With pieces like "Black," "Immortality" and "Nothing Man," the ensemble of seven dancers will have to retain their ballet vocabulary while delving into modern dance and jazz with the same confidence.

Caruso isn't worried, noting, "When you're touched by music, it hits you in the heart."

Bodiography will present "Living Successions" at the Byham Theater at 8 p.m. Thursday and Friday. Tickets: $20-38; 412-456-6666.

Preview by Jane Vranish,
Post-Gazette Dance Critic

Pat Metheny

It didn't take long for guitar phenom Pat Metheny and his star-studded trio to endear themselves to a capacity crowd at the Manchester Craftsmen's Guild on Friday night.

Metheny's trio, which featured bassist Christian McBride and drummer Antonio Sanchez, opened the Guild's 17th year. In addition to Metheny, this season will present groups such as Russell Malone and Benny Green, Sergio Mendes and the Dave Holland Quintet.

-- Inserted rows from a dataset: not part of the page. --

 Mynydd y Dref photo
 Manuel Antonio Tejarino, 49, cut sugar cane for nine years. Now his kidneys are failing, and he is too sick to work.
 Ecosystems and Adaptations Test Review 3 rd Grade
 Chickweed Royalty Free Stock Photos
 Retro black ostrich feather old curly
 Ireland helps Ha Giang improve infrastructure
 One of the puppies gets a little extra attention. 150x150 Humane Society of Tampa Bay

But Friday night, Metheny and his trio held court.

Metheny opened the evening performing solo, demonstrating his unmistakable style and guitar mastery.

He simultaneously played the bass and melody line with quick-witted dexterity and made an intimate evening even more pleasurable with wonderful interpretations of "Nylon" and "Pikasso," a tune that features Metheny performing on his 42-string Pikasso guitar.

Midway through the set, McBride and Sanchez joined in on the fun.The pair held a steady but fluid groove all night, keeping up with Metheny's propensity for stylistic changes and moods.

The trio showcased two new songs, creatively titled No. 11 and No. 13. The songs were presented publicly here for the first time, leading Metheny to joke about being nervous and hoping he had the melody down.